A reintegração parecia inconcebível para o grupo de cerca de 400 indígenas. As famílias, espremidas em 80 hectares entre o que sobrou de mata, a rodovia BR-463 e a plantação da fazenda, ocupam com seus barracos de lona um ínfimo espaço diante do horizonte de soja, onde tentam cultivar espécies como feijão, milho e mandioca. Ali estão antes mesmo do que Bonifácio Reginaldo, liderança e cacique da comunidade, consegue se lembrar.
“Meus avós nasceram e foram enterrados aqui”, diz o homem que, com 74 anos, só saiu do Pacurity quando levado à força para o Reformatório Krenak, espécie de centro de tortura de indígenas na época da ditadura, de onde retornou três anos depois. “Vi e vivi muita coisa bárbara lá. Chamavam de cadeia, mas era um açougue de índios. Os corpos dos que eram ‘abatidos’ levavam para lugares distantes… Consegui sair e fui deixado em Nova Alvorada do Sul, de onde vim a pé pro Pacurity. Quando cheguei aqui de volta o pessoal ficou muito alegre porque eu estava vivo”, lembra.
As motivações para tirarem Bonifácio de sua terra não diferem muito das atuais, mais de 48 anos depois do episódio. “Queriam mandar minha família embora de lá e um fazendeiro na época achou que eu tava atrapalhando… Eles tinham muito poder, eram coronéis mesmo”, explica.
A região que abrange a comunidade, junto com Apyka’i, faz parte da Terra Indígena denominada Dourados-Peguá, com demarcação prevista no Compromisso de Ajustamento de Conduta que a Fundação Nacional do Índio (Funai) firmou com o Ministério Público Federal (MPF) em 2007 e que foi executado judicialmente nessa segunda-feira (19), obrigando a União a demarcar as terras indígenas reivindicadas no estado.
Na contramão dessa decisão, a reintegração foi concedida aos herdeiros da Fazenda São José, propriedade de 260 hectares que tem 127 deles arrendados para o plantio de soja. No processo, a alegação é de que os indígenas são violentos, ameaçam o arrendatário, roubam seus animais e o impedem de plantar.
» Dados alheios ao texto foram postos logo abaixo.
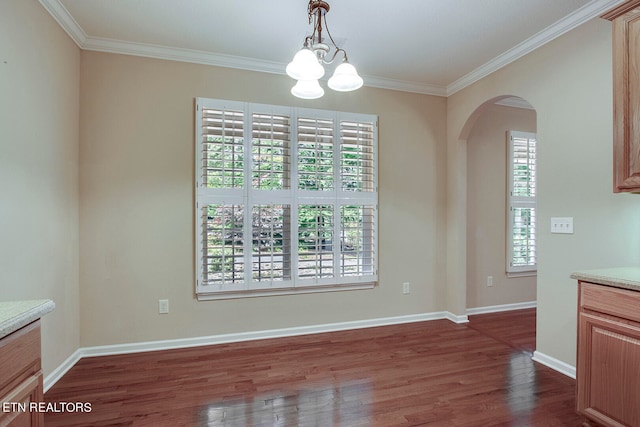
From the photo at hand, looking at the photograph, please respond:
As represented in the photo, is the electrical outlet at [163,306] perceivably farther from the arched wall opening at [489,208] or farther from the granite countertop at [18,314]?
the arched wall opening at [489,208]

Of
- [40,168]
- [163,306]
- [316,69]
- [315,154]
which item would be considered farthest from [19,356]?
[315,154]

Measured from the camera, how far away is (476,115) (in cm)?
346

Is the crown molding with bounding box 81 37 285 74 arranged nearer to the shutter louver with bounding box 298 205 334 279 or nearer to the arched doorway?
the shutter louver with bounding box 298 205 334 279

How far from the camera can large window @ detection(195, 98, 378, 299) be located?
9.85ft

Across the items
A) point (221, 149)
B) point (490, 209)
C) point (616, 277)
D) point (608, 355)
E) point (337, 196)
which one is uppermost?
point (221, 149)

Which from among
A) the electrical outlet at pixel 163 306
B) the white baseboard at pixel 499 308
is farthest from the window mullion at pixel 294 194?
the white baseboard at pixel 499 308

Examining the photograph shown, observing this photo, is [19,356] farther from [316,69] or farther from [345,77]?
[345,77]

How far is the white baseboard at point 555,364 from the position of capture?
2.44 meters

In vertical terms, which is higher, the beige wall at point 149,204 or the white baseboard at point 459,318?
the beige wall at point 149,204

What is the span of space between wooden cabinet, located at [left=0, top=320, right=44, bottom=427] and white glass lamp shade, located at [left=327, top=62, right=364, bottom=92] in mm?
1848

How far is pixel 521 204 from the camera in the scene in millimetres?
4133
Bonifácio lamenta o fato de que a comunidade não foi ouvida. “Estão decidindo pelo que os fazendeiros disseram lá no papel, mas ninguém conhece nossa história, que nossos antepassados nasceram e morreram aqui. Isso que eu queria explicar certinho pra juíza, queria que ela me ouvisse pra saber o mal que ta fazendo. Essa terra é nossa e nunca saímos, nunca fomos atacar ninguém… estamos aqui e sempre estivemos em paz”.
Em paz, apesar de todos os ataques contra sua sobrevivência e memória. O MPF abriu inquérito em 2005 para investigar Atílio Torraca (proprietário que faleceu em 2012) por um incêndio criminoso que devastou as casas dos indígenas. Em 2013, o MPF constatou que um dos cemitérios indígenas fora destruído “a mando do arrendatário, que queria apagar as provas de que a terra é nossa”, diz Bonifácio. “Mas antes o MPF tinha tirado foto e registrado. Temos ainda outros três cemitérios, mas cuidamos e passamos cerca pra ninguém destruir”.
Assim como na maioria das comunidades indígenas em Mato Grosso do Sul, direitos básicos como o acesso à alimentação adequada e à água potável ainda é uma realidade distante para os Guarani-Kaiowá em Pacurity. Bonifácio conta que consomem água de um córrego que corta a mata. “O veneno usado na plantação escorre pra lá e eles ainda jogam animais mortos. É perigoso usar a água, as crianças sofrem com diarréia, mas não temos outra opção”.
Hoje as terras do Pacurity já não oferecem aos indígenas a caça farta de antes e o pouco que conseguem plantar, no solo gasto de agrotóxicos, muitas vezes é sabotado por funcionários das fazendas. “Geralmente passam por cima de nosso roçado quando vão colher a soja, esmagando tudo”, diz o indígena Paulo Reginaldo. “Não fazemos nada de mal, somente temos a vida do Guarani-Kaiowá. Por que não querem deixar a gente viver?”.